▶ [Source passage]:
--- START ---
On Sat, Apr 17, 2010 at 3:54 AM, Peter McCurdy <
peter....@gmail.com> wrote:
> On Sat, Apr 17, 2010 at 1:42 AM, Avery Pennarun <
apen...@gmail.com> wrote:
>> On Fri, Apr 16, 2010 at 11:14 PM, Thomas Kula <
ku...@tproa.net> wrote:
> But yes, this just goes to prove again the first rule of designing
> cryptographic systems: Don't Do It. But that's hardly stopped anyone
> before (see Twitter), so wheee, off we go!
>
> The second rule of designing cryptographic systems is that you can
> only judge a system against the expected threats and usage, which we
> haven't really gotten into.
Yes, I certainly appreciate these two rules. To put it in context,
I've been successful before at it, where by "successful" I mean I made
an open-source package that used flawed encryption to provide a useful
service, and the data it was protecting was never important enough to
steal, but if it was in plaintext, it wouldn't have been good enough.
In fact, the flawed encryption was actually never pointed out to me; I
only figured out some of the flaws myself, five years later.
> My personal interest with bup and
> cryptography would be to not care about multi-user encrypted
> deduplication; what I want is to make a remote backup to a
> semi-trusted server (e.g. some shared host somewhere) and for it to be
> impossible for anyone with access to this backup to get any of my
> private data. Other people's data is their own problem; they can make
> their own backups to their own servers.
To be honest, bup so far has been designed with an even simpler threat
model: only trusted people have access to my servers, so I don't need
any encryption at all. It's actually working fine with that model so
far, and we shouldn't be too quick to discount it :)
I also think your model above is a very sensible one, especially for
people who might want to store on a hosting provider somewhere, or S3,
or whatever, where you don't completely trust the participants but
you're the one who ends up paying for storage.
At the same time, full-on peer-to-peer deduplication + encryption is
pretty much the holy grail of distributed storage systems. So it
seems a shame to discount it too quickly :)
> For this threat model, the simplest (and therefore massively best, in
> cryptanalysis terms) solution is to gpg-encrypt every chunk with my
> private key, and leave it at that. I'll still be leaking some
> information compared with backing up a big fat GPG-encrypted tarball
> (e.g. the distribution of the chunks in my backup data, filenames,
> file sizes, etc) but for my purposes, it's probably worth the time and
> space savings.
People keep saying things like that - and other backup systems I've
seen claim to do it this way - but is this even remotely plausible?
Can you run gpg on every 8k block separately and hope to get even
halfway sane performance? There's public key crypto in every single
block that way, AFAIK.
On the other hand, if you do the public key crypto once, eg. to
encrypt a symmetric key, then you're overusing a symmetric key and I
think that leads to problems too (which is why things like SSL change
their session key occasionally).
gpg was originally designed for sending emails back and forth. Does
encrypting terabytes of data in 8k chunks (basically billions of small
messages) violate its assumptions to a degree that weakens the
encryption? Beats me.
--- END ---
▶ [Job item A]:
Repeat everything in the bup encryption thread from "At the same" down to "too quickly :)", word for word.
▶ [Job item B]:
In the bup encryption thread, what was gpg originally designed for?
▶ [Job item C]:
Write the next part of the bup encryption thread, picking up after its final sentence.
The listing after the bup encryption thread is not needed.

▶ [Data block]:
--- START ---
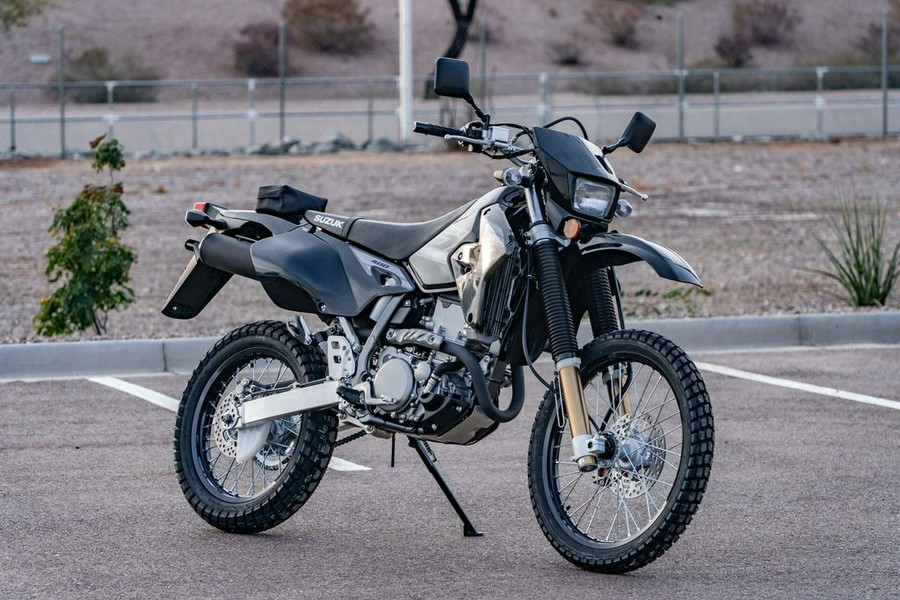 2024 Suzuki DR-Z400S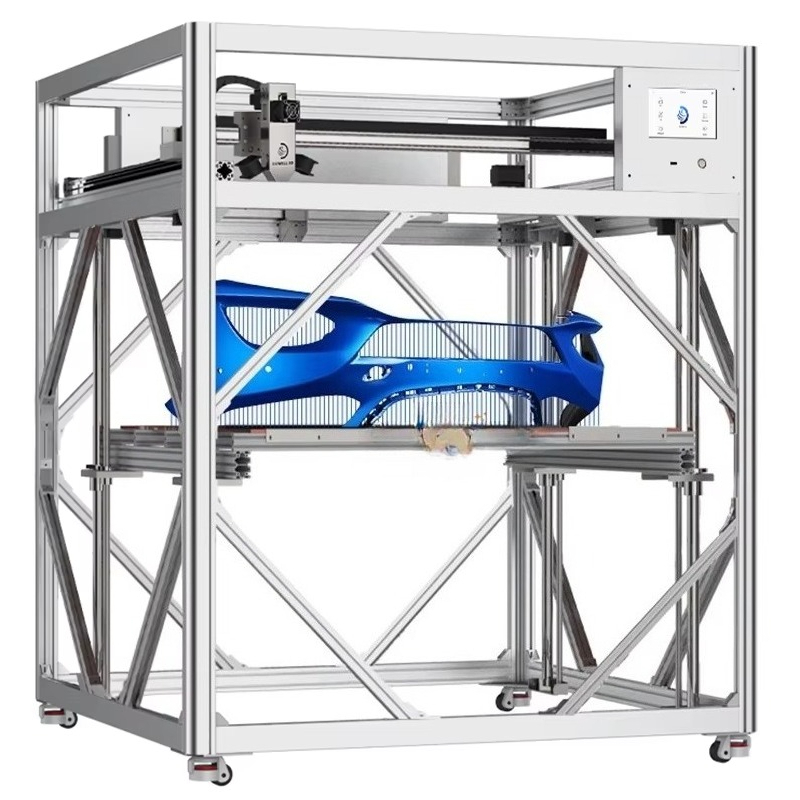 Reliable Large Format 3D Print - Commercial Printing Usa 评论和价格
--- END ---
▶ [Response area A]:
At the same time, full-on peer-to-peer deduplication + encryption is
pretty much the holy grail of distributed storage systems. So it
seems a shame to discount it too quickly :)

▶ [Response area B]:
Sending emails back and forth.

▶ [Response area C]:
My point here is just that even applying gpg to the problem is not
exactly the same as using an existing cryptosystem, since the
"existing" cryptosystem was designed for a different purpose. In some
ways it's the same mistake twitter made when applying SHA1 where they
should have used HMAC-SHA1.
> If you do want multi-user deduplication, there's no two ways about it,
> you will inherently be leaking information, to wit: whether or not
> anyone else has saved the same chunk. In certain contexts, this can,
> in fact, be troublesome.
>
> For instance, imagine two users who each set up a new standard
> installation of, say, Ubuntu, and the first thing they do right away
> is back up /etc with bup. The only difference between the two backups
> will pretty much be /etc/passwd and /etc/shadow, and they'll only be
> off by one line each. [...]
That's a very good example indeed :) On the other hand, the
cost/benefit ratio in this example has a bit of an exciting symmetry
to it. Alice's entire Ubuntu system's backup can be only one block
long :) The huge benefit here could outweigh the danger of revealing
/etc/shadow... or maybe it just means we need to think harder so that
successful attacks like this become implausible.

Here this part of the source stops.